Implementing Lazy Enumerables in Ruby

This post is an excerpt from The Ruby Closures Book, written by Benjamin himself. If you like this post (and you will), tell us what you enjoyed at the end to be entered into a draw for a free copy! Now…read on…

I’ve always been fascinated by Ruby’s lazy enumeration, a feature that was introduced in Ruby 2.0. In this article, we take a deep dive into lazy enumeration, learning how Ruby implements this interesting programming technique by making your own lazy enumerable.

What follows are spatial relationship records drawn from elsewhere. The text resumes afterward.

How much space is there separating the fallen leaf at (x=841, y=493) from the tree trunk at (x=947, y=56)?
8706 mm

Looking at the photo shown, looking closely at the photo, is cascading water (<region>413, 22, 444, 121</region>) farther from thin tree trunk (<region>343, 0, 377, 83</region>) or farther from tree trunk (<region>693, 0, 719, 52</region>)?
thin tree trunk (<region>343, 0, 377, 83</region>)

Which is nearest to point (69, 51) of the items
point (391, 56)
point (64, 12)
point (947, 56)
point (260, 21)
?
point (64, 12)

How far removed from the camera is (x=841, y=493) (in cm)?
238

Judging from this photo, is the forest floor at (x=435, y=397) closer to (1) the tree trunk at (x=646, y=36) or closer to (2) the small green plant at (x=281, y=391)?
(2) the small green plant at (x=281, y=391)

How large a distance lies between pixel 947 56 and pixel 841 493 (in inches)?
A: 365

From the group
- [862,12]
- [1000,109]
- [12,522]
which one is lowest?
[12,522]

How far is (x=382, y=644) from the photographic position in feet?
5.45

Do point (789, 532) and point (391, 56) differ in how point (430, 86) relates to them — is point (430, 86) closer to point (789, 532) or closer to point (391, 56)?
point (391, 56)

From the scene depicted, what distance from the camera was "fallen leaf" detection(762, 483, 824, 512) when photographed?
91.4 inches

What exactly is lazy? Is Ruby trying to slack off? Being lazy refers to the style of evaluation. To let this sink in, consider the opposite of lazy evaluation: eager evaluation.

There really isn’t much to talk about regarding eager evaluation, as it’s the standard way Ruby works. But sometimes, being eager is a bad thing. For instance, what do you think this evaluates to:

irb> 1.upto(Float::INFINITY).map { |x| x * x }.take(10)

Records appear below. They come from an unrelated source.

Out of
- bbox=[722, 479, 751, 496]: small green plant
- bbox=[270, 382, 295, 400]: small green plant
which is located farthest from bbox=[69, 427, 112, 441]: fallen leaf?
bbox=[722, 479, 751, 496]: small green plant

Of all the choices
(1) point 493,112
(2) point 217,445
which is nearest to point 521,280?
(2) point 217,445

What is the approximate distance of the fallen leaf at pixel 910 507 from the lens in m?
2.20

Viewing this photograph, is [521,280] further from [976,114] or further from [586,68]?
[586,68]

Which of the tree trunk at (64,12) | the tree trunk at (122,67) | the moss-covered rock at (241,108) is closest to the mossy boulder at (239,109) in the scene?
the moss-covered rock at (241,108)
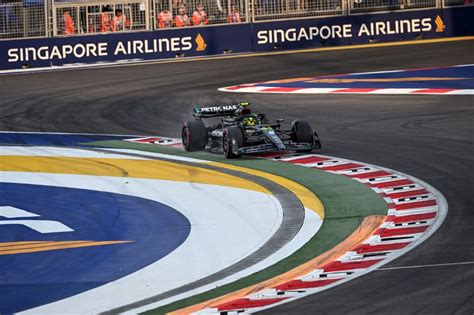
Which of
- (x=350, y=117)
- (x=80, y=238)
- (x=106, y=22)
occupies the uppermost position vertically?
(x=106, y=22)

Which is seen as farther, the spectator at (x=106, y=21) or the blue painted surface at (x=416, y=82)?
the spectator at (x=106, y=21)

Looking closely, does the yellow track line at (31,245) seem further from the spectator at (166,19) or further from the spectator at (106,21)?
the spectator at (166,19)

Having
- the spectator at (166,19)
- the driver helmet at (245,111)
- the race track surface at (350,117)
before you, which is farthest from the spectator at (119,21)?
the driver helmet at (245,111)

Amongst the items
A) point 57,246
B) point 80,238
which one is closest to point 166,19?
point 80,238

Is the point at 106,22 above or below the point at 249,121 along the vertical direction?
above

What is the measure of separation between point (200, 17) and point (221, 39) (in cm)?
94

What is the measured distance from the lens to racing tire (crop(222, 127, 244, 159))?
1647 cm

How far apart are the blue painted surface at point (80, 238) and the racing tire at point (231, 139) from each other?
276 cm

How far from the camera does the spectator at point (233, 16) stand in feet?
111

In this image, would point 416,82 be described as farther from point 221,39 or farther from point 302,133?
point 221,39

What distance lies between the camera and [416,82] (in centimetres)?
2559

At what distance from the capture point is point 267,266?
33.0 ft

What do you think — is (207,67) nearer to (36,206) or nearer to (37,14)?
(37,14)

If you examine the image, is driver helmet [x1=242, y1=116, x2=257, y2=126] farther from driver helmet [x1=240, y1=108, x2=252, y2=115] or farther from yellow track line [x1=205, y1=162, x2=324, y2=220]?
yellow track line [x1=205, y1=162, x2=324, y2=220]
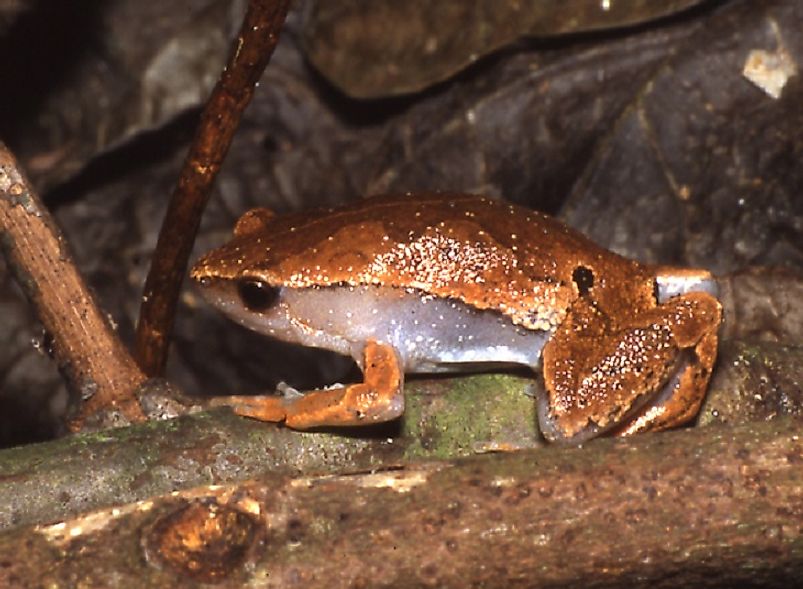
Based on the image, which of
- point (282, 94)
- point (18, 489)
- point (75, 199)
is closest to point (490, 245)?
point (18, 489)

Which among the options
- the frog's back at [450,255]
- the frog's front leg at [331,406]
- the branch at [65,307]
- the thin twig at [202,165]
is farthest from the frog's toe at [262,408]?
the thin twig at [202,165]

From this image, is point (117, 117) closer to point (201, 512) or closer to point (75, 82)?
point (75, 82)

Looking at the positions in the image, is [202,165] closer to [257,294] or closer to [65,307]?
[257,294]

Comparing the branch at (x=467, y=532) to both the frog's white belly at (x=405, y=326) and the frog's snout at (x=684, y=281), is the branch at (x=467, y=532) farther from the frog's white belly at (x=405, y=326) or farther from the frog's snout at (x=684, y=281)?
the frog's snout at (x=684, y=281)

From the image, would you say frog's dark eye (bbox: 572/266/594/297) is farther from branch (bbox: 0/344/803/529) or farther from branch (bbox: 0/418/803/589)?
branch (bbox: 0/418/803/589)

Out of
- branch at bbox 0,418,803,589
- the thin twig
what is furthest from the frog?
branch at bbox 0,418,803,589

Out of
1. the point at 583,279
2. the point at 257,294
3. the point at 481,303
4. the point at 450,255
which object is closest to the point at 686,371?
the point at 583,279
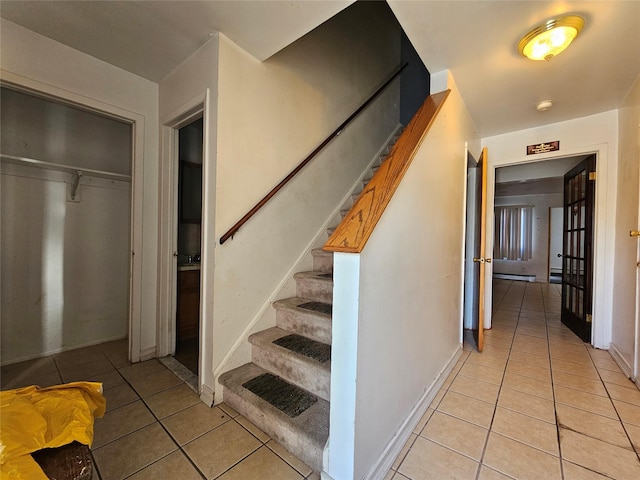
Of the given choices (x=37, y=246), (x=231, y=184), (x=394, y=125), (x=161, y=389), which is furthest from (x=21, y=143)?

You might expect the result to be [1, 4, 9, 16, 25, 36, 49, 64, 81, 100]. Unfortunately, the Ruby interpreter doesn’t know when to stop. The problem here is 1.upto(Float::INFINITY). 1.upto(Float::INFINITY) represents an infinite sequence. How does it look like in the console?

irb> 1.upto(Float::INFINITY)
=> #<Enumerator: 1:upto(Infinity)>

No surprise here, an enumerator is returned. Let’s try to force values out from the enumerator using Enumerator#to_a:

irb> 1.upto(5).to_a
=> [1, 2, 3, 4, 5]

To infinity and beyond!:

irb> 1.upto(Float::INFINITY).to_a

You shouldn’t be surprised by now that this will lead to an infinite loop. Notice that Enumerator#to_a is useful to “force” values out of an enumerator. In fact, Enumerator#to_a is aliased to Enumerator#force. This is useful, as you will see later on, when you want to know all the values produced by an enumerator.

Bringing on the Lazy!

How do we get values from an infinite list then? Introducing Enumerable#lazy:

irb> 1.upto(Float::INFINITY).lazy.map { |x| x * x }
=> #<Enumerator::Lazy: #<Enumerator::Lazy: #<Enumerator: 1:upto(Infinity)>>:map>

It appears that the 1.upto(Float::INFINITY) enumerator has been made lazy by wrapping it with an Enumerator::Lazy. This lazy enumerator itself wraps around a lazy version of map. Let’s try the very first expression again, but this time with Enumerable#lazy:

irb> 1.upto(Float::INFINITY).lazy.map { |x| x * x }.take(10)
=> #<Enumerator::Lazy: #<Enumerator::Lazy: #<Enumerator::Lazy: #<Enumerator: 1:upto(Infinity)>>:map>:take(10)>

Ah, Enumerable#take is also wrapped up! How do we get all the values? Enumerable#to_a to the rescue:

irb> 1.upto(Float::INFINITY).lazy.map { |x| x * x }.take(10).to_a
=> [1, 4, 9, 16, 25, 36, 49, 64, 81, 100]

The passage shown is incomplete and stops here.